I think this is the only way forward if we want to prevent everyone from personally blocking a lot of instances in the furure.
That's totally fine as well, and understandable. But have you ever noticed that the people you tell to fuck off don't usually end up fucking off?
It doesn't make people feel that they should leave. It usually provokes people into responding defensively. Which is kinda the opposite of what you're gunning for here.
If you're going to shun someone, actually do it. Don't talk to them. State your reason once, if you want, and you can give your opinion that they aren't going to make friends here, but that's it. Let them actually feel that loneliness, that lack of interaction.
Many of these people are like children acting out to get the attention of the parent. To them, bad attention is still attention.

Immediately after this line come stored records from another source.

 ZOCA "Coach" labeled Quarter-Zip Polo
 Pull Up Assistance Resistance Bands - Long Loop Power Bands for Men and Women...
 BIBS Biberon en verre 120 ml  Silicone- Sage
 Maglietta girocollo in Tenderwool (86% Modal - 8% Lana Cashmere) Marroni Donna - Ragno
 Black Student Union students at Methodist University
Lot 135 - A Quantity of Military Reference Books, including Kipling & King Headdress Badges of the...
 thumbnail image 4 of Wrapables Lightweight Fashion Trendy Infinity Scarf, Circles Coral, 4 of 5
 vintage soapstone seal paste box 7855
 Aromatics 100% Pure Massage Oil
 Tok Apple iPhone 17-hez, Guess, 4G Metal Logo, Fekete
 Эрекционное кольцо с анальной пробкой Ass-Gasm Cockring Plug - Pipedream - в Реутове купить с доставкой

No, I don't believe just letting bigotry stand is the answer.
Just "shunning" them only works if they are actually removed by the admins. Which is the best answer, but it doesn't happen often enough. If one enter a community and sees bigotry ignored, a common assumption is that the community tolerates that bigotry, which will cause many people interested in valuable contribution to leave, leaving a higher proportion of bigots.
Every time someone opens their mouths to spout bigoted nonsense, it should be an unpleasant experience for them. If the admin isn't going to take the trash out, the community should make damn sure that they don't abide the trash themselves.

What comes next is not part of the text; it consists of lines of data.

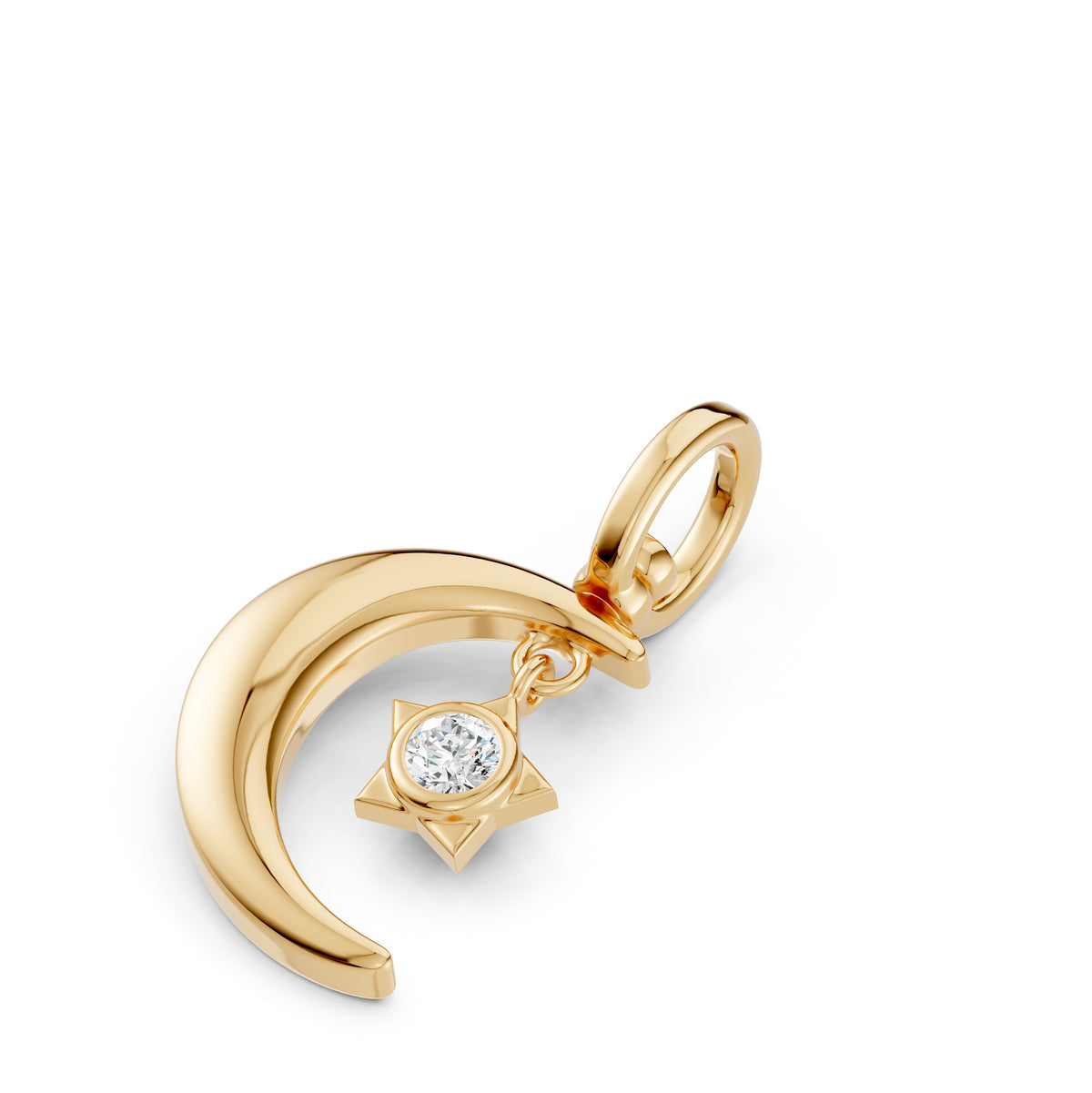 Moonlight Diamond Charm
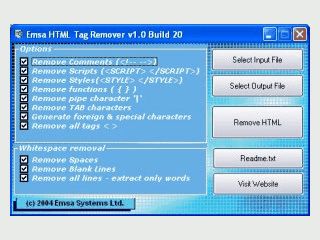 Entfernt HTML, Script und PHP Tags aus HTML Seiten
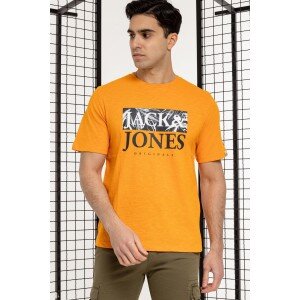T-shirt Jack n Jones πορτοκαλί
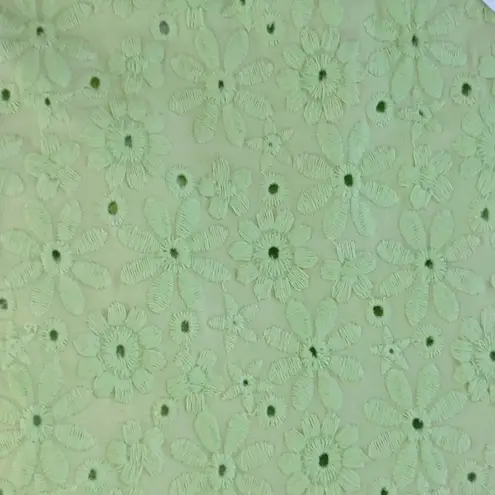 Denim & Co Larkspur Lime Floral Textured Skirt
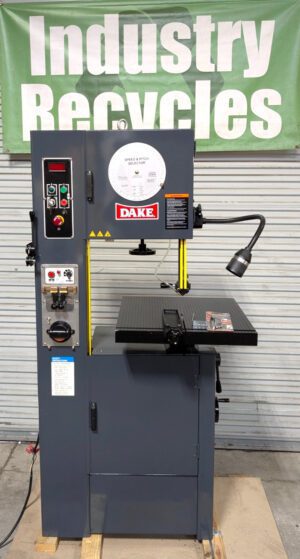 DAKE V-16 Vertical Bandsaw - 220/440V 3PH 2HP 987030 *Shipping Damage*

It can be argued if that is best accomplished by meeting the bigot with "civil" pity as you suggest, or outright hostility. I'm not interested in tone policing. But just letting bigotry stand unchallenged isn't the solution.
The problem is, your actions can only ever really represent yourself. You don't have control of the entire room.
The paradox of tolerance. I'm aware of it.
However, intolerance in this regard isn't getting into shouting matches with the asshole. It means to delegitimise that person's views. To ridicule it. To push it aside as though they were the ramblings of a madman. Or to simply leave downvotes and move on. Make them feel that they can scream their message into the crowd and no one would hear them.
This we both agree on.
What if your negative reaction is what they want? That's how trolls operate. You might think that you're giving them a negative experience, but they love it.
They want me to have a bad time. That's different from people dogpiling a bigot and showing them a bad time.